◆ Quoted passage:

****************************************

DOI: https://doi.org/10.21203/rs.2.15716/v1
Background: Cardiovascular disease (CVD) remains the leading cause of mortality worldwide. Overweight, hypertension, and dyslipidemia are clinically recognized as the most significant cardiovascular risk conditions. Studies have shown that whole grains are beneficial to affect glucose metabolism, obesity, blood pressure, lipids and inflammatory markers.
Methods: We did a research in PubMed, Embase and Cochrane for randomized controlled trials (RCTs) and selected the study according to the eligibility criteria and data extraction. Then we evaluate the effectiveness of whole grain foods on body weight (primary outcome) and other CVD risk factor indicators, including plasma low-density lipoprotein-cholesterol level, insulin resistance index, blood pressure, BMI, waist circumference (secondary outcome) in overweight/obese adults.
Results: Our results showed that there are significant decrease of weight (P<0.0001, mean difference -0.5, 95% CI[-0.74, -0.25], I 2 =35%), LDL-C (P=0.05, mean difference -0.08, 95% CI[-0.16, 0.00], I 2 =27%), CRP (P<0.0001, mean difference -0.36, 95% CI[-0.54, -0.18], I 2 =69%) in whole grain group compared with control group (Fig 2-4). There are no significant difference in waist circumference (P=0.76, mean difference -0.12, 95% CI[-0.92,0.68], I 2 =44%), systolic blood pressure (P=0.88, mean difference -0.11, 95% CI[-1.55, 1.33], I 2 =3%), diastolic blood pressure (P=0.39, mean difference -0.44, 95% CI[-1.44, 0.57], I 2 =15%), fasting glucose (P=0.11, mean difference -0.05, 95% CI[-0.12, 0.01], I 2 =31%) between two groups.
Conclusion: This study suggests whole grain food has only a moderate effect on reducing body weight, LDL-C and CRP in obese population, which is obviously showed in patients combined with other chronic metabolic disorders.
CVD remains the leading cause of morbidity and mortality worldwide, including in China, accounting for about one third of all deaths [1]. Overweight, hypertension, and dyslipidemia are clinically recognized as the most effective cardiovascular risk factors. In observational studies, intake of more whole grain foods was associated with a lower frequency of metabolic syndrome [2] and lower mortality from cardiovascular disease (CVD) (including body weight, abdominal obesity, and insulin resistance) [3–6]. Whole grain foods are recommended for the prevention of CVD because they contain many heart protection compounds, including dietary fiber, trace minerals, phytoestrogens and antioxidants [7]. Studies have shown that whole grains are beneficial to affect glucose metabolism, obesity, blood pressure, lipids and inflammatory markers [8–11].

****************************************

Stored data:
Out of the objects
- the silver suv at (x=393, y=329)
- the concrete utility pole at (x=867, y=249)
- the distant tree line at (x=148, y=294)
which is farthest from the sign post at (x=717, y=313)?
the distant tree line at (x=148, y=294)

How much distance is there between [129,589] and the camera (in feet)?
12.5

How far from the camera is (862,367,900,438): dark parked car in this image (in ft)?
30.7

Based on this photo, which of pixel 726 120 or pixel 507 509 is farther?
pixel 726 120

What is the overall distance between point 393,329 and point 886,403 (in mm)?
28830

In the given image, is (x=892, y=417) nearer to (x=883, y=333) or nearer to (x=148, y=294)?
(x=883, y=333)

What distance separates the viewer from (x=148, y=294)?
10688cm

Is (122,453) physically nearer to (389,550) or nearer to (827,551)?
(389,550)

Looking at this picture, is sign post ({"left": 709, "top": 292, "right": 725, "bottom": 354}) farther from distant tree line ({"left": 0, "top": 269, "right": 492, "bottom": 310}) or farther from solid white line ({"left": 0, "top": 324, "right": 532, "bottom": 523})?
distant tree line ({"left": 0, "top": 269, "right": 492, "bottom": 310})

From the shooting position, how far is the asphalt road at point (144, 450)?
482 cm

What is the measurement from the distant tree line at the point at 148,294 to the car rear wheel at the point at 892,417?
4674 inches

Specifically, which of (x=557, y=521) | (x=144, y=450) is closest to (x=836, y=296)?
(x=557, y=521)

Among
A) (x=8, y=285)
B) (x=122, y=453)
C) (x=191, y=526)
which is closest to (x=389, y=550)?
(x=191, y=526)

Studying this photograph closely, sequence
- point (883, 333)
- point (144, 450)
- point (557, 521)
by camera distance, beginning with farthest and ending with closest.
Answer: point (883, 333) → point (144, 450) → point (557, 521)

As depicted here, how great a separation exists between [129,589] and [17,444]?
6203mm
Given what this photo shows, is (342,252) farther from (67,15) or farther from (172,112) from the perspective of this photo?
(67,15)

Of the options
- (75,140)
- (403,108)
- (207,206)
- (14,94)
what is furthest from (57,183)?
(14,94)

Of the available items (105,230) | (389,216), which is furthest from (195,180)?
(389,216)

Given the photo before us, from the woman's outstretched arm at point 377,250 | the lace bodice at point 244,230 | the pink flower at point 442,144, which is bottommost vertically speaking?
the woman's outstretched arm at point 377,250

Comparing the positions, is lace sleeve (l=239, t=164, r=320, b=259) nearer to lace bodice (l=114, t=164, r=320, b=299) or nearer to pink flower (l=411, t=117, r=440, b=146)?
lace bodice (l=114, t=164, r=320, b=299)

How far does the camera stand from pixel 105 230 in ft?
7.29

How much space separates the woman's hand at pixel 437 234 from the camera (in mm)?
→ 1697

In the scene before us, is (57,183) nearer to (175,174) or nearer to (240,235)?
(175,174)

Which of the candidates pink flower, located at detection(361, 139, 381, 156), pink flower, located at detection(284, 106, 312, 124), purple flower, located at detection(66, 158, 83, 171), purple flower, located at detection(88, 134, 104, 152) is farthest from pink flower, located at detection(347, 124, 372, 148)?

****************************************

◆ Exercise tasks:
[1] Please reproduce the stretch of the whole-grain abstract from "DOI: https://doi.org/10.21203/rs.2.15716/v1" through "and inflammatory markers.".
[2] According to the whole-grain abstract, why are whole grain foods recommended for preventing CVD?

◆ Answers below:
[1]
DOI: https://doi.org/10.21203/rs.2.15716/v1
Background: Cardiovascular disease (CVD) remains the leading cause of mortality worldwide. Overweight, hypertension, and dyslipidemia are clinically recognized as the most significant cardiovascular risk conditions. Studies have shown that whole grains are beneficial to affect glucose metabolism, obesity, blood pressure, lipids and inflammatory markers.

[2] They contain many heart protection compounds, including dietary fiber, trace minerals, phytoestrogens and antioxidants.